On estime que le risque de sensibilisation aux acariens est dans la population générale compris entre 10 et 20%.
Fiche signalétique. Les acariens de la poussière de maison ont une taille qui varie de 200 à 500 µ et sont divisés en 5 familles, elles-mêmes subdivisées en sous-familles. Les acariens le plus souvent impliqués dans les phénomènes d'allergie sont, Dermatophagoïdes pteronyssinus, Dermatophagoïdes farinae, Euroglyphus maynei, Acarus sino, Glycophagus domesticus, etc., et dans les pays subtropicaux, Blomia tropicalis.
Distribution.
Conditions de vie. Dans les maisons, les acariens se nourrissent de débris de peau humaine, d'ongles, de poils, de plumes, de moisissures, etc. Ils se développent de façon optimale dans une atmosphère humide (hygrométrie supérieure à 70-80%) et chaude (température supérieure à 20° C). Ils sont en nombre important dans les literies, mais aussi les moquettes, les fauteuils et divans, les jouets en peluche, etc. Ils vivent 2 à 3 mois pendant lesquels ils effectuent un ou deux accouplements qui donnent lieu à une ponte de 20 à 40 œufs. Le moment le plus propice est la période chaude et humide de l'année (août à début octobre).
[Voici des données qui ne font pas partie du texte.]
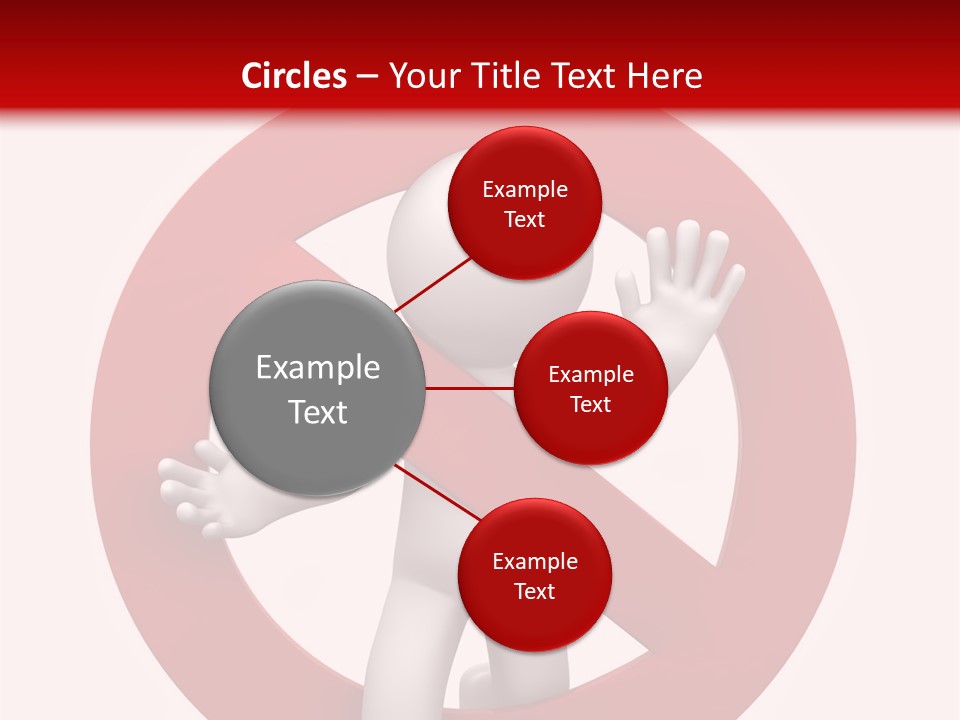 Circles – Your Title Text Here

Example Text

Example Text

Example Text

Example Text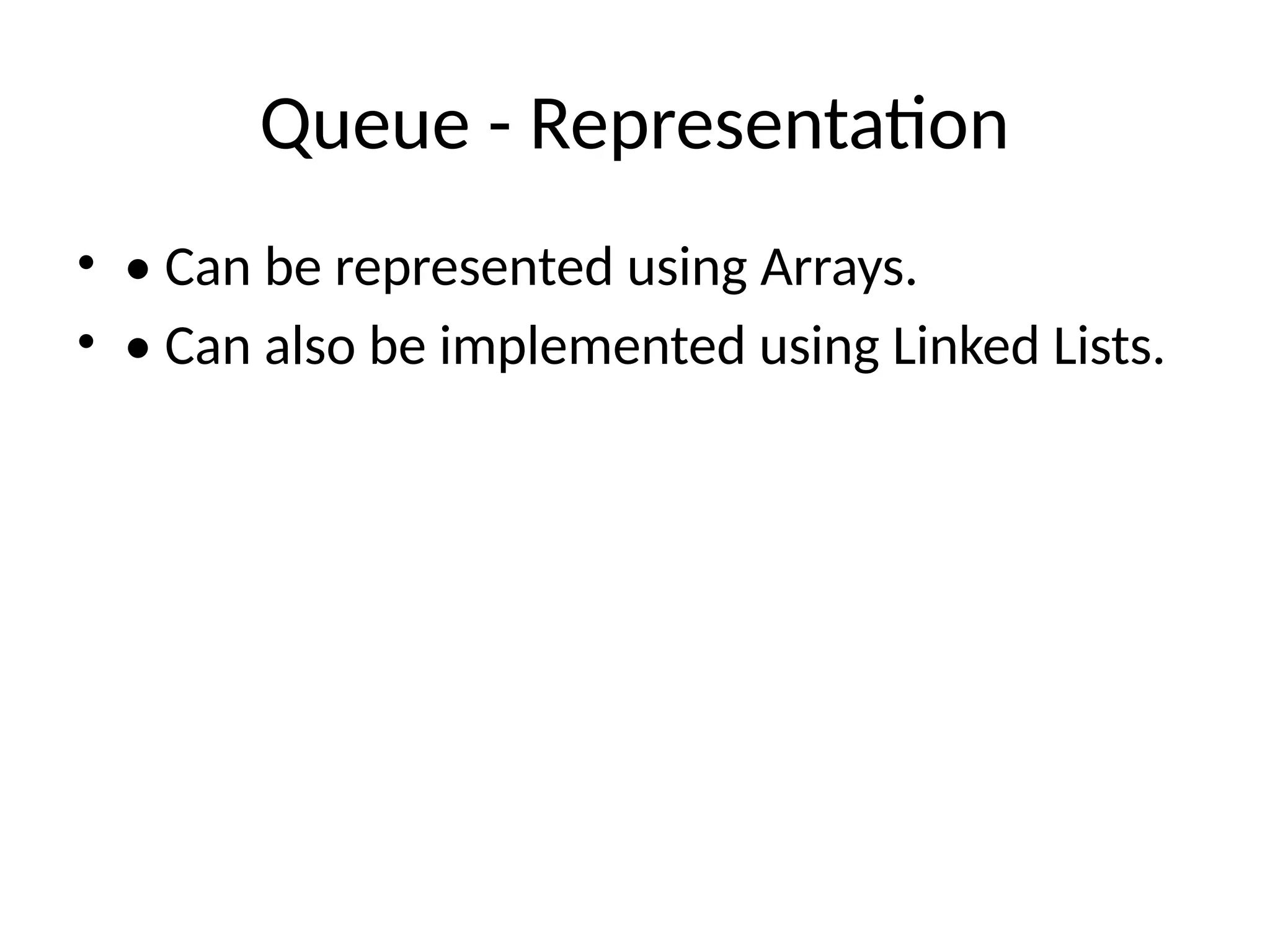 Queue - Representation

• • Can be represented using Arrays.
• • Can also be implemented using Linked Lists.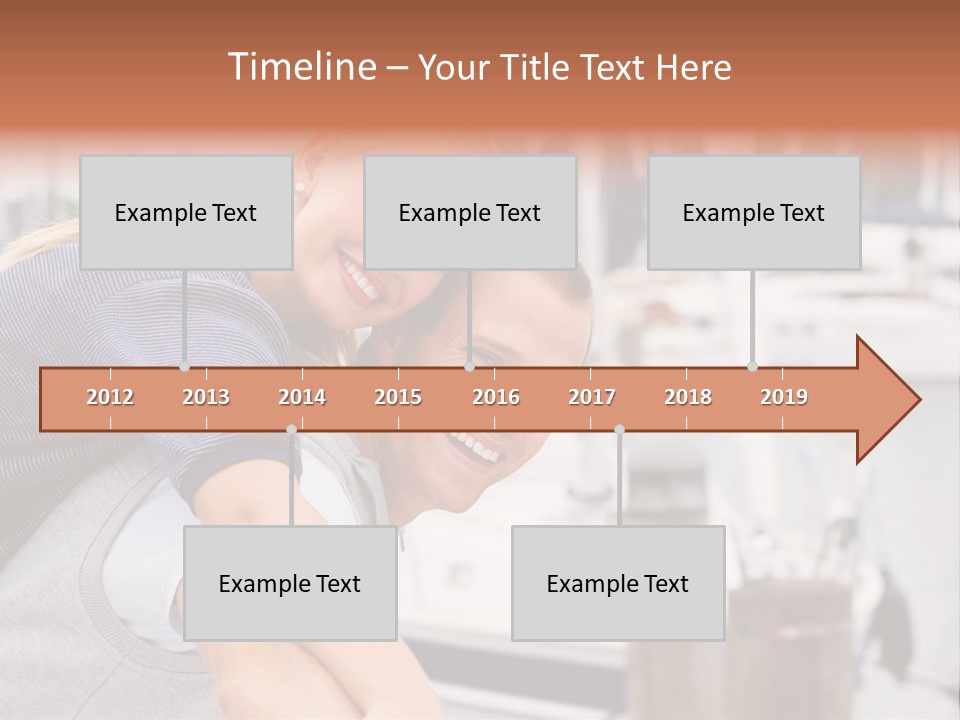 Timeline – Your Title Text Here

Example Text

Example Text

Example Text

2012 2013 2014 2015 2016 2017 2018 2019

Example Text

Example Text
En l'absence de nourriture suffisante, le métabolisme des acariens peut se mettre au ralenti, ce qui explique leur survie dans des conditions difficiles.
La concentration d'acariens dans les hôpitaux, les écoles, les crèches et les bureaux est moins importante que dans les maisons et les appartements. La concentration en acariens est au contraire plus élevée, cela d'autant plus qu'il existe des moquettes, dans les hôtels. Le nombre d'acariens est réduit dans les zones fraîches avec air sec est froid et le risque de sensibilisation est plus faible (montagne, pays nordiques).
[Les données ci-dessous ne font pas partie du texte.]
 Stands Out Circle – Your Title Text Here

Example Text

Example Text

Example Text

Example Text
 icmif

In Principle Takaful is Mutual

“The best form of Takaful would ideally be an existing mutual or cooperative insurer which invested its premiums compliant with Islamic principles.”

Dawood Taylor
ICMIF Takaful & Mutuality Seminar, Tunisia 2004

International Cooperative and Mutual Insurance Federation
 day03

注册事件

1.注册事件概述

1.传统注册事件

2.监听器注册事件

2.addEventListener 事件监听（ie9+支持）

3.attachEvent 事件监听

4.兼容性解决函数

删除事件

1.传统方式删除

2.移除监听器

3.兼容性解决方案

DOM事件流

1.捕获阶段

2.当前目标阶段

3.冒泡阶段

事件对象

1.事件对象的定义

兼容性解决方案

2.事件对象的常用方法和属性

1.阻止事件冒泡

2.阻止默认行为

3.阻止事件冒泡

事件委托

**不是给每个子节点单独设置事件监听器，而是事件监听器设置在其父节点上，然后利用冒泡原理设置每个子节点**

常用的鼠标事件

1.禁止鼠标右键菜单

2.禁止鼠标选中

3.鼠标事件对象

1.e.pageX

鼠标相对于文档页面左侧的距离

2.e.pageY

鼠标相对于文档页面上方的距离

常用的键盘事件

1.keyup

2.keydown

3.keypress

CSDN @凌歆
Allergènes. Les allergènes que contiennent les acariens sont divisés en allergènes majeurs, Der p1 (pour D. Pteronyssinus), Der f1 (pour D. Farinae) et Eur m1 (pour E maynei), et allergènes mineurs. Plus la concentration d'allergène de type Der p1 est importante dans la poussière de maison, plus le risque de sensibilisation aux acariens est important.
Manifestations cliniques. Elles sont soit dues à des réactions allergiques médiées par les IgE (réaction de type immédiat), rhino-conjonctivites, asthme, soit de type retardé telle la dermatite atopique. Ces réactions sont caractérisées par le caractère permanent tout au long de l'année, à l'inverse des allergies aux pollens qui varient selon les saisons. Des réactions digestives ont été décrites, essentiellement dans les pays chauds, après ingestion d'aliments contaminés par un grand nombre d'acariens (sandwichs, beignets, pizzas, légumes, poissons). Ces sujets présentent des signes respiratoires et, fréquemment une intolérance inexpliquée à l'aspirine.
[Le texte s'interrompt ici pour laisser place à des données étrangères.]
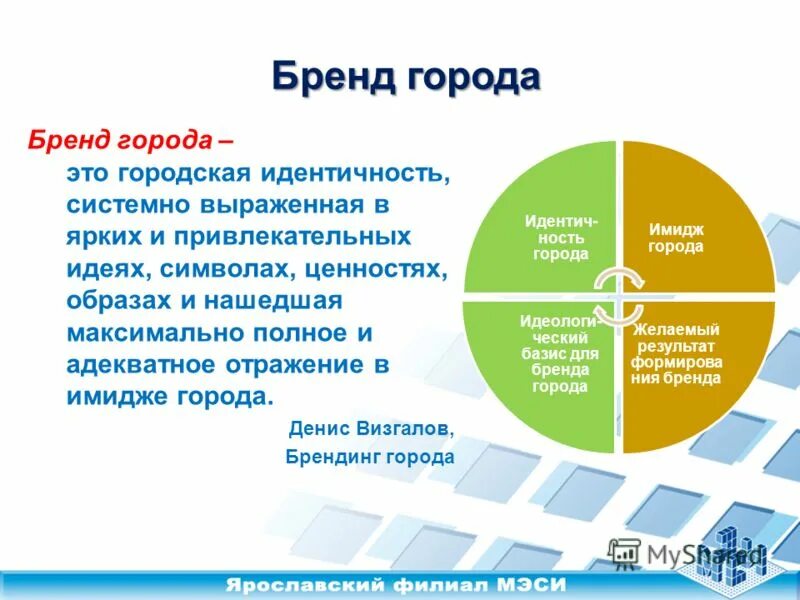 Бренд города

Бренд города – это городская идентичность, системно выраженная в ярких и привлекательных идеях, символах, ценностях, образах и нашедшая максимально полное и адекватное отражение в имидже города.

Денис Визгалов, Брендинг города

Идентичность города

Имидж города

Идеологический базис для бренда города

Желаемый результат формирования бренда

MyShared

Ярославский филиал МЭСИ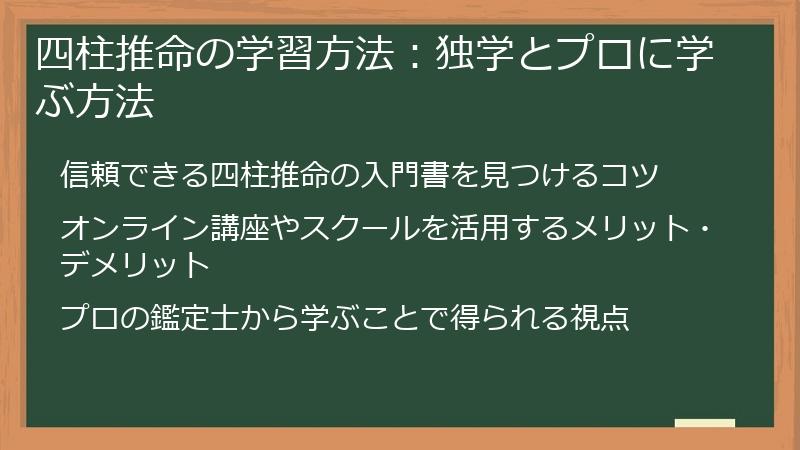 四柱推命の学習方法：独学とプロに学ぶ方法

信頼できる四柱推命の入門書を見つけるコツ

オンライン講座やスクールを活用するメリット・デメリット

プロの鑑定士から学ぶことで得られる視点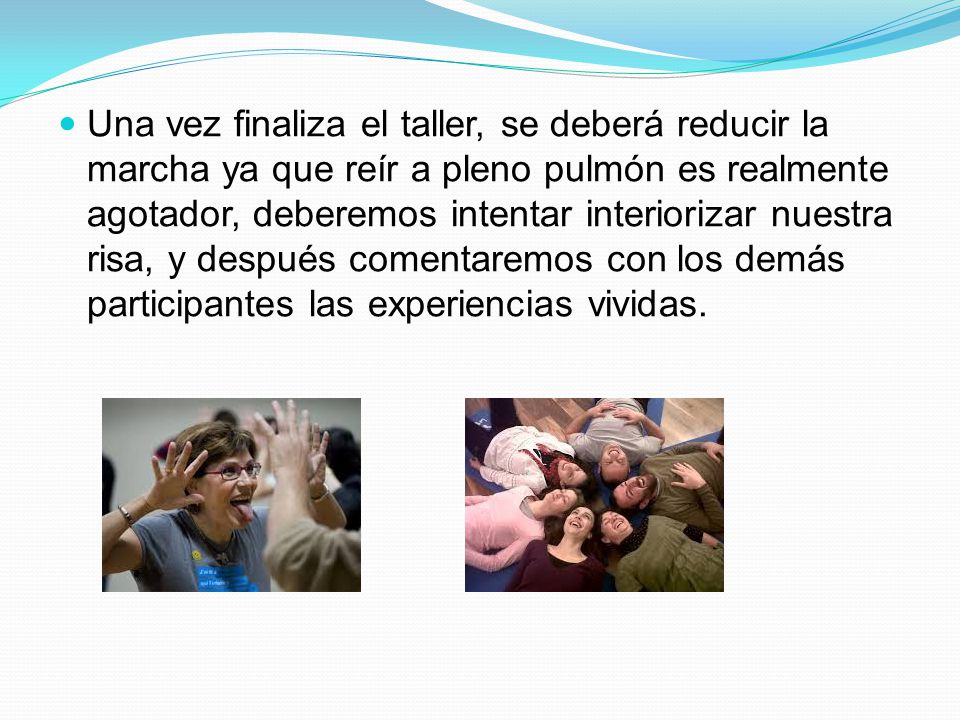 Una vez finaliza el taller, se deberá reducir la marcha ya que reír a pleno pulmón es realmente agotador, deberemos intentar interiorizar nuestra risa, y después comentaremos con los demás participantes las experiencias vividas.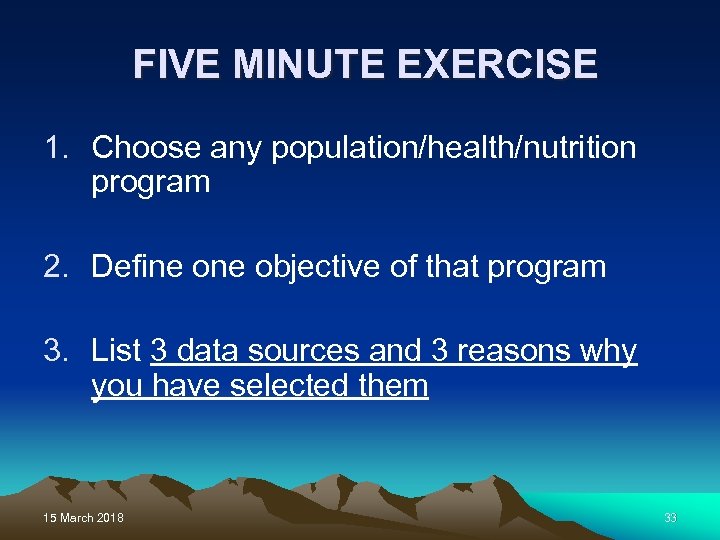 FIVE MINUTE EXERCISE

1. Choose any population/health/nutrition program

2. Define one objective of that program

3. List 3 data sources and 3 reasons why you have selected them

15 March 2018

33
Réactions croisées. Elles sont identifiées par des anticorps sanguins mais ont rarement des manifestations cliniques et ne nécessitent donc en général pas d'éviction alimentaire. On a décrit des réactions croisées avec les crustacées (homard, crevette), insectes (blattes), mollusques et gastéropodes (escargots, bulots, calamars, moules, huîtres).
Mesures d'éviction. Elles doivent être le plus large possible et d'efficacité prouvée.
D'après G. Dutau, « Le Dictionnaire des Allergènes ». Ed Phase 5, Editions Médicales, Paris 2002.